Par exemple, cette liberté vient de ce qu'on confie sa vie à Dieu, et qu'on n'a plus, en quelque sorte, à en assumer la responsabilité. C'est bien pratique en un sens, car cela permet de se défaire du pire fardeau de l'existence humaine - c'est le but - mais un peu trop à bon compte. Qu'est-ce qui lui dit que c'est bien Dieu qui l'a pris en charge ? Quand on voit qu'il est mort à 53 ans dans un hôtel en Inde à cause d'un ventilateur défectueux (un peu comme Claude François finalement), on se demande le sens que ça peut bien avoir. Par ailleurs, à la fin de son livre, il se plaint en termes à peine voilés. Il voulait être contemplatif, mais ses supérieurs ont finalement préféré l'utiliser à écrire des dizaines de bouquins pour faire de la pub à l'Eglise. A quoi sert-il de "sauver des âmes" au prix de celles qui les sauve ? Cela n'a strictement aucun sens. Qu'est-ce qu'on sauve chez ces âmes ? Disons qu'ils ont une vie un peu plus décente au lieu d'avoir une vie un peu moins décente, mais de toutes façons, à la mort, tous les éléments constitutifs se séparent les un des autres, et un peu plus ou un peu moins décent, cela ne nous met pas plus près du corps de gloire.

Bref, on a finalement un abandon bien pratique de sa propre responsabilité au mains de supérieurs qui ne sont pas particulièrement compétents pour sanctifier les gens, tout cela au nom d'un salut qui est proclamé comme étant acquis par ces moyens, mais même un Maurice Zündel aura finalement montré que c'est un voeu pieux. Quant à Dieu, il n'a probablement pas grand chose à voir là-dedans, bien qu'il y ait certainement des entités du surmental qui s'en mêlent. Mais pas trop quand même. Il est intéressant de voir aussi une certaine partialité, par exemple avec la "Petite Thérèse". Il lui confie son frère, qui est appelé à combattre pendant la seconde guerre mondiale, en nous affirmant qu'elle le protège efficacement et qu'il s'en félicite. Peu de temps après, le frère sombre dans une sorte de déprime (il bosse dans un bombardier), et puis son avion est descendu au dessus de la mer du Nord, et il meurt dans le canot de sauvetage. Apparemment pas en invoquant le nom de Dieu. Comme par hasard on n'entend plus parler de la Petite Thérèse. Donc on se demande finalement les grâces qu'elle lui a obtenues, ainsi que tous les autres saints d'ailleurs, puisqu'il nous explique qu'ils nous obtiennent toutes sortes de grâces.
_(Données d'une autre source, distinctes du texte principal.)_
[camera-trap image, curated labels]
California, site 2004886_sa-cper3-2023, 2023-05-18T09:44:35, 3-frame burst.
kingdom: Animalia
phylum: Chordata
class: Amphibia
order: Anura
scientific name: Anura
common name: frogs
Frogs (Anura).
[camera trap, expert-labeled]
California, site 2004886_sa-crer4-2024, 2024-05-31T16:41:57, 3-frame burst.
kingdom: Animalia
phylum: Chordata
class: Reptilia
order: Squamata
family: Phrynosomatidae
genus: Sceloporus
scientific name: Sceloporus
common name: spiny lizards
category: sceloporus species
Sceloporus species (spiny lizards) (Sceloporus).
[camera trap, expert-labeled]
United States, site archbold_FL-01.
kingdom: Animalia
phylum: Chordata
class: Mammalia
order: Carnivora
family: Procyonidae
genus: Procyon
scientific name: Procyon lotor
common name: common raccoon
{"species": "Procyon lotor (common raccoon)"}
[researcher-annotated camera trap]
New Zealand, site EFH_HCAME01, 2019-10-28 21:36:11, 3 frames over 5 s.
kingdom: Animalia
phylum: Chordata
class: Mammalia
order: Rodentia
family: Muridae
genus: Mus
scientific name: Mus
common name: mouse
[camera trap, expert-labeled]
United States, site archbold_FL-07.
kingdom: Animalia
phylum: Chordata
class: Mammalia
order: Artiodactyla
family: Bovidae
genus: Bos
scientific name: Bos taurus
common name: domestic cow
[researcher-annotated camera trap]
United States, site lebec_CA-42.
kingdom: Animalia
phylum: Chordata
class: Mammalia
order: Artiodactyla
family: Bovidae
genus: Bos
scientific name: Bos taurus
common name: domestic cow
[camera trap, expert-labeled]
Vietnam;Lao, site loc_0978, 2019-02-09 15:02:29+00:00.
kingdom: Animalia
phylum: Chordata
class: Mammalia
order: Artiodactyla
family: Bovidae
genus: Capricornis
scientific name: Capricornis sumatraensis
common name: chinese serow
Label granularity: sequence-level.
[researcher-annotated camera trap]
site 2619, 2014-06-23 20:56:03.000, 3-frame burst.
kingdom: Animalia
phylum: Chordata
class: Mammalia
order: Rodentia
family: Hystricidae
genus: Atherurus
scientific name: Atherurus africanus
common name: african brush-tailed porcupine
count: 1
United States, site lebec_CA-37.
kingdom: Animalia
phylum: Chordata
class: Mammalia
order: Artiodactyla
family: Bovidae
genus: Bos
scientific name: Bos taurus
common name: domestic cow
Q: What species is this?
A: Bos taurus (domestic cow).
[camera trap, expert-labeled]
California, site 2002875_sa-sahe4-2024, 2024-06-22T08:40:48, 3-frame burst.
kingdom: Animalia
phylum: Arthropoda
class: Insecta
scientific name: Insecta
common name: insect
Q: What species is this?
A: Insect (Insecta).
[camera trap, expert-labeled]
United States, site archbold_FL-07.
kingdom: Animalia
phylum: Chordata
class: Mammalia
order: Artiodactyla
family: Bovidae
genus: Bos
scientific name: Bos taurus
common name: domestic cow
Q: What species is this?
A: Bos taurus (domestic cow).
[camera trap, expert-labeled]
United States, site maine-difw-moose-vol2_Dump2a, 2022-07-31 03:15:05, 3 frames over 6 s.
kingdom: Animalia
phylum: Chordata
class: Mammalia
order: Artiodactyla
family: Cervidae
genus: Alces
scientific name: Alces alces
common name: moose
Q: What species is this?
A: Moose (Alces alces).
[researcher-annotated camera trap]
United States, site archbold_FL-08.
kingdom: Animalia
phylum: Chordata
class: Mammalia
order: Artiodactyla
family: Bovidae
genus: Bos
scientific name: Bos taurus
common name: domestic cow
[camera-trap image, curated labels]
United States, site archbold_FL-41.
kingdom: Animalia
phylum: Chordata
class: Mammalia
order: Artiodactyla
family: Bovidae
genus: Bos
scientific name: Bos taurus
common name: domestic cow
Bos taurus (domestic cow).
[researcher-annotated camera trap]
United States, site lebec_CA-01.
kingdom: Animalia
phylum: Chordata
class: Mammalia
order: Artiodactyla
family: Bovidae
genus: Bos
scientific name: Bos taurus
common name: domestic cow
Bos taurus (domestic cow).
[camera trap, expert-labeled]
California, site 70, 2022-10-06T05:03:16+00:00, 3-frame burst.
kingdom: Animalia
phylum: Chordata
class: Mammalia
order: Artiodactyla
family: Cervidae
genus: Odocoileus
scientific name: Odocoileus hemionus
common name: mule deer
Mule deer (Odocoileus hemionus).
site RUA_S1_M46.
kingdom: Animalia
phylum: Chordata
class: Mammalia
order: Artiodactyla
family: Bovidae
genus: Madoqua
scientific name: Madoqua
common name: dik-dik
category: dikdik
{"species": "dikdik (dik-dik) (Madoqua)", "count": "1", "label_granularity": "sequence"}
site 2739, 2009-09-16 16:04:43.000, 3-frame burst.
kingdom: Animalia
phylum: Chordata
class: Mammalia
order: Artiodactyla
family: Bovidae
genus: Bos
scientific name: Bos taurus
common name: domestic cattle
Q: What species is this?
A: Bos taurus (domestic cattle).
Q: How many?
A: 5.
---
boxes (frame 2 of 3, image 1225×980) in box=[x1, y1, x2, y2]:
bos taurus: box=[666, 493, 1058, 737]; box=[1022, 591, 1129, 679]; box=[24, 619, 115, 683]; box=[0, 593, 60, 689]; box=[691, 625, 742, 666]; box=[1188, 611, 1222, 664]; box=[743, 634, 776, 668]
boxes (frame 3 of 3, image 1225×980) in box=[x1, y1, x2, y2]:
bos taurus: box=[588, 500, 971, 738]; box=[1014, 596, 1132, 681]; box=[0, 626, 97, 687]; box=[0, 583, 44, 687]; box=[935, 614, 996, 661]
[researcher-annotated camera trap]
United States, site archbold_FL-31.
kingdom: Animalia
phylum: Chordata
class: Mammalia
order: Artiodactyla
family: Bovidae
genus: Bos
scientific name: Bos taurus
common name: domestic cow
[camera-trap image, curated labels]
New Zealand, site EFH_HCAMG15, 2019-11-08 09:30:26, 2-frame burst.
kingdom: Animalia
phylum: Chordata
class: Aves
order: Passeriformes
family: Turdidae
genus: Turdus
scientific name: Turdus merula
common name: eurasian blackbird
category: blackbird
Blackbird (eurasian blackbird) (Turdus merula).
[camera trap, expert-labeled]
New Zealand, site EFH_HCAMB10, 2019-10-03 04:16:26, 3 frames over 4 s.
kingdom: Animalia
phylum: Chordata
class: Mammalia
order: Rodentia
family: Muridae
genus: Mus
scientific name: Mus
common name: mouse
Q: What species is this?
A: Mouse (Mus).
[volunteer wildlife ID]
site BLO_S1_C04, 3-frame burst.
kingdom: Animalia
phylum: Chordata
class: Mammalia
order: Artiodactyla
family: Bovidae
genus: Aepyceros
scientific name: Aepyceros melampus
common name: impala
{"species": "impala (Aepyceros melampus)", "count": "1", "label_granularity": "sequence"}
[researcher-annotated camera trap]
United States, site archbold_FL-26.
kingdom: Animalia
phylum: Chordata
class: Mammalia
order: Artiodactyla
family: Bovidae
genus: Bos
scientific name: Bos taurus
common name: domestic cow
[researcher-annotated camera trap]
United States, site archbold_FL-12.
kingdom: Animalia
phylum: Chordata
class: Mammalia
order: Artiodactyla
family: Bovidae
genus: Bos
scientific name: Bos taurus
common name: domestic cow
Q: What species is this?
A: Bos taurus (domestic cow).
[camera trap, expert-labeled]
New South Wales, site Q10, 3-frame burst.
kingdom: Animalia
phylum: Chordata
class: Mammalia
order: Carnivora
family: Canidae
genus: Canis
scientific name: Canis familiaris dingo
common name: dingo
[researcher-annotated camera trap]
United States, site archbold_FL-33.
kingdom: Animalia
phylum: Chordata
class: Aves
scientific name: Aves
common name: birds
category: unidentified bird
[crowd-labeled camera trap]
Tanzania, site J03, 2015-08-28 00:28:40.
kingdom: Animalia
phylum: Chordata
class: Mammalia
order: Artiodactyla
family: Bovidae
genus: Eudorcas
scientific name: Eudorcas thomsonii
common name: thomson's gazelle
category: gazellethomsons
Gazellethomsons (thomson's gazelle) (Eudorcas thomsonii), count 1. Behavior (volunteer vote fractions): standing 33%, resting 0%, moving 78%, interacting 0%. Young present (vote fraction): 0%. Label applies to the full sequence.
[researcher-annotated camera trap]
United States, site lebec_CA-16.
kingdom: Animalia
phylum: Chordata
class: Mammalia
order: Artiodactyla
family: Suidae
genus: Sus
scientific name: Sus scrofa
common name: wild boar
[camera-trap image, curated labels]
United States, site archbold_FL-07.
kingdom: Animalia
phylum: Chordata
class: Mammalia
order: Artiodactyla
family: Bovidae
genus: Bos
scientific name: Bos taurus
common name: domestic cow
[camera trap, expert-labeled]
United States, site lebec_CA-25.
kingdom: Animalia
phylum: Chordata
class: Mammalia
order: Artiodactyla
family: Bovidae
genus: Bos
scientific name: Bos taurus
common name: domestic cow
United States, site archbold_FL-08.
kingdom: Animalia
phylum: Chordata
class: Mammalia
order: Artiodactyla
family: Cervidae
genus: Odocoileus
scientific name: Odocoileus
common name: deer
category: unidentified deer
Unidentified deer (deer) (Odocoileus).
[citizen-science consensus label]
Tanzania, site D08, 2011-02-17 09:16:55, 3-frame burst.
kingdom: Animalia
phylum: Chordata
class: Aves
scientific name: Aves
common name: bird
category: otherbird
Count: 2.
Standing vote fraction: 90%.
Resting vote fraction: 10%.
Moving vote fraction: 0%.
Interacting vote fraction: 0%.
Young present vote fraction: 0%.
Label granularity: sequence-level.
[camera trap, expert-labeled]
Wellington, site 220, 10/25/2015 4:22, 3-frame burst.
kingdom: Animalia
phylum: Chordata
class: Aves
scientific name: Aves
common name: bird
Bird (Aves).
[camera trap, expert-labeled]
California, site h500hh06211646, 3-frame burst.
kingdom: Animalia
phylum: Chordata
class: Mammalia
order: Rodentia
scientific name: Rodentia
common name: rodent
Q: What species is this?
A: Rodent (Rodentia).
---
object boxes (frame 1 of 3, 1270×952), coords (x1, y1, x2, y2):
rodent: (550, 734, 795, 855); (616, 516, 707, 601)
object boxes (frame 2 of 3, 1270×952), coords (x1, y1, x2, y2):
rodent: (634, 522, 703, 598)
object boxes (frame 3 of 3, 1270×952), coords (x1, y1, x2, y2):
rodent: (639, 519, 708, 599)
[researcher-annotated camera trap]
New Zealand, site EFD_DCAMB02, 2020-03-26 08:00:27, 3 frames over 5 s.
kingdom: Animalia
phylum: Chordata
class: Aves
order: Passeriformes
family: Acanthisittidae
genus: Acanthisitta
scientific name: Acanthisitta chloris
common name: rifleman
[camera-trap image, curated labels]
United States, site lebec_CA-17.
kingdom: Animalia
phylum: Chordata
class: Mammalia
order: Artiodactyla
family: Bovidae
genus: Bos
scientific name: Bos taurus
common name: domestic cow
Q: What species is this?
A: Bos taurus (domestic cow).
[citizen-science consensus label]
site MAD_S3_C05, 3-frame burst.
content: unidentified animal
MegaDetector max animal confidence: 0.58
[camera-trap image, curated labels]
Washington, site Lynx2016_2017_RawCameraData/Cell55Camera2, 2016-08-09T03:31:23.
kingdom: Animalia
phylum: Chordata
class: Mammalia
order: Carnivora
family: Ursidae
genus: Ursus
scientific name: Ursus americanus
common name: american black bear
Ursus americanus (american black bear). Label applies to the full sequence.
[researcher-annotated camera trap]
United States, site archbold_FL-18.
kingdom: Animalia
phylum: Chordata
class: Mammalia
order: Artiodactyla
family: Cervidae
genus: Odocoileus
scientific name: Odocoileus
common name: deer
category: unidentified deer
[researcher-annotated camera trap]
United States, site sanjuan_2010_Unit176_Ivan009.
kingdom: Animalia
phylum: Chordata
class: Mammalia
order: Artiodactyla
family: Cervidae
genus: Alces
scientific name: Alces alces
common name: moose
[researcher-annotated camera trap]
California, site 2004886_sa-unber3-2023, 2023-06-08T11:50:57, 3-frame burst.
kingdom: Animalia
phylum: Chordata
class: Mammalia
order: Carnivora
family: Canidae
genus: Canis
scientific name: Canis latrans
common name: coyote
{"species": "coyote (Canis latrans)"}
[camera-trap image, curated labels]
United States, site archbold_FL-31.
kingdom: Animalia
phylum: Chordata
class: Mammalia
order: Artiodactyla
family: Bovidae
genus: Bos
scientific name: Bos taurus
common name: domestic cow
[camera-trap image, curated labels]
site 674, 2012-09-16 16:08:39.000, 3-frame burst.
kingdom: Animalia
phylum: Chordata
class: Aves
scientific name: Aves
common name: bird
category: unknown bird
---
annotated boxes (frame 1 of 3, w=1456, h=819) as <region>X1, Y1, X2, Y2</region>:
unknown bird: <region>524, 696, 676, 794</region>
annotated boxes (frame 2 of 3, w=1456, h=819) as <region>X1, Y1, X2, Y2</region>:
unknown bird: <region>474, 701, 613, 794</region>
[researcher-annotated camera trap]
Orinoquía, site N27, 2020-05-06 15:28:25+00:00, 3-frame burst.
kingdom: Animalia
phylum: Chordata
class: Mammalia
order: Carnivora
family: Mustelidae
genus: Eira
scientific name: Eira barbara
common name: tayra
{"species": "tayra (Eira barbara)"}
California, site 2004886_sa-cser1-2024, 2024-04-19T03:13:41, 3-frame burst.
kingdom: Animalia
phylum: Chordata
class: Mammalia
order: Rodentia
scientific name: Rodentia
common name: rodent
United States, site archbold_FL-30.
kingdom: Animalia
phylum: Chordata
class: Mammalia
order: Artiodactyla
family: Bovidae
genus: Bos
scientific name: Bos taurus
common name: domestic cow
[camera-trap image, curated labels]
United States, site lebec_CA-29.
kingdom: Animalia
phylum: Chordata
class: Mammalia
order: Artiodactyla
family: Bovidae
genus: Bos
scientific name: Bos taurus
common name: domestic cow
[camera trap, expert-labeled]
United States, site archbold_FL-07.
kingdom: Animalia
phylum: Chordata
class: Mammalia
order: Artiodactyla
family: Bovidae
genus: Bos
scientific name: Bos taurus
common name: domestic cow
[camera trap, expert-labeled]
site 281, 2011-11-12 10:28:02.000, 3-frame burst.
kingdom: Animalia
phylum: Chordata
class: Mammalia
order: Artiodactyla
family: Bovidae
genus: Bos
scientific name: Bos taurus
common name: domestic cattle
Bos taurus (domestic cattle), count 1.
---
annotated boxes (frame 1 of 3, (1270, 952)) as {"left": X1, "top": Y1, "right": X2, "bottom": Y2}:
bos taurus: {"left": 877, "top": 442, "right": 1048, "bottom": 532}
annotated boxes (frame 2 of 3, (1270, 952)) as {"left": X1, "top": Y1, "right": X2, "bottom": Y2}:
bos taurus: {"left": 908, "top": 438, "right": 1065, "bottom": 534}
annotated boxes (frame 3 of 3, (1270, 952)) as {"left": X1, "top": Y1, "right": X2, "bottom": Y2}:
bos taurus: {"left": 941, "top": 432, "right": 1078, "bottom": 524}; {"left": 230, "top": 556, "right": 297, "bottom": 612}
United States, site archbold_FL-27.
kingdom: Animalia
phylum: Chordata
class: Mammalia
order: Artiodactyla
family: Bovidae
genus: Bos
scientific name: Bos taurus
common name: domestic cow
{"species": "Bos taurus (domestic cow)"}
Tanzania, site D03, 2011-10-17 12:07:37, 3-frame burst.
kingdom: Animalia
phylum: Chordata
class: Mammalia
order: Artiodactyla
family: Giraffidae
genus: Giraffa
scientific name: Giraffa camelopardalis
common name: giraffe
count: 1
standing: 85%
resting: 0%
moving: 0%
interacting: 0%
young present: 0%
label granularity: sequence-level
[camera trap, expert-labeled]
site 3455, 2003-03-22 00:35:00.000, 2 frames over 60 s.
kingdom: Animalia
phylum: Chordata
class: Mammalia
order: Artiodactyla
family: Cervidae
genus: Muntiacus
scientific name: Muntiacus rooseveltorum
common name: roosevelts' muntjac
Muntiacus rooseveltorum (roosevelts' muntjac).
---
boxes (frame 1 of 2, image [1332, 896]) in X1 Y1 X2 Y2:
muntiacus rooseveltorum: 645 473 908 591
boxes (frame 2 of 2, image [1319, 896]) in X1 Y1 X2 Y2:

Bref, je trouve un peu dommage de trouver une sorte de Christianisme méthode Coué chez un gars aussi intelligent. Car tout ce dont il se félicite, finalement, on n'en voit pas trop l'effet. Cela semble surtout l'effet d'une méthode bien établie pour faire croire aux gens que tout va bien. On prend leur vie en main, on les fait bosser aux champs, ou à écrire des bouquins, on leur dit que grâce à ça ils sont sauvés, et ils sont assez bêtes pour le croire, même les brillants esprits. Enfin, comme il le dit lui-même, aux champs on ne prie pas beaucoup, faut pas rêver. Aux champs on travaille, non pas comme les maîtres zen qui ont intégré l'état naturel, mais comme des ânes.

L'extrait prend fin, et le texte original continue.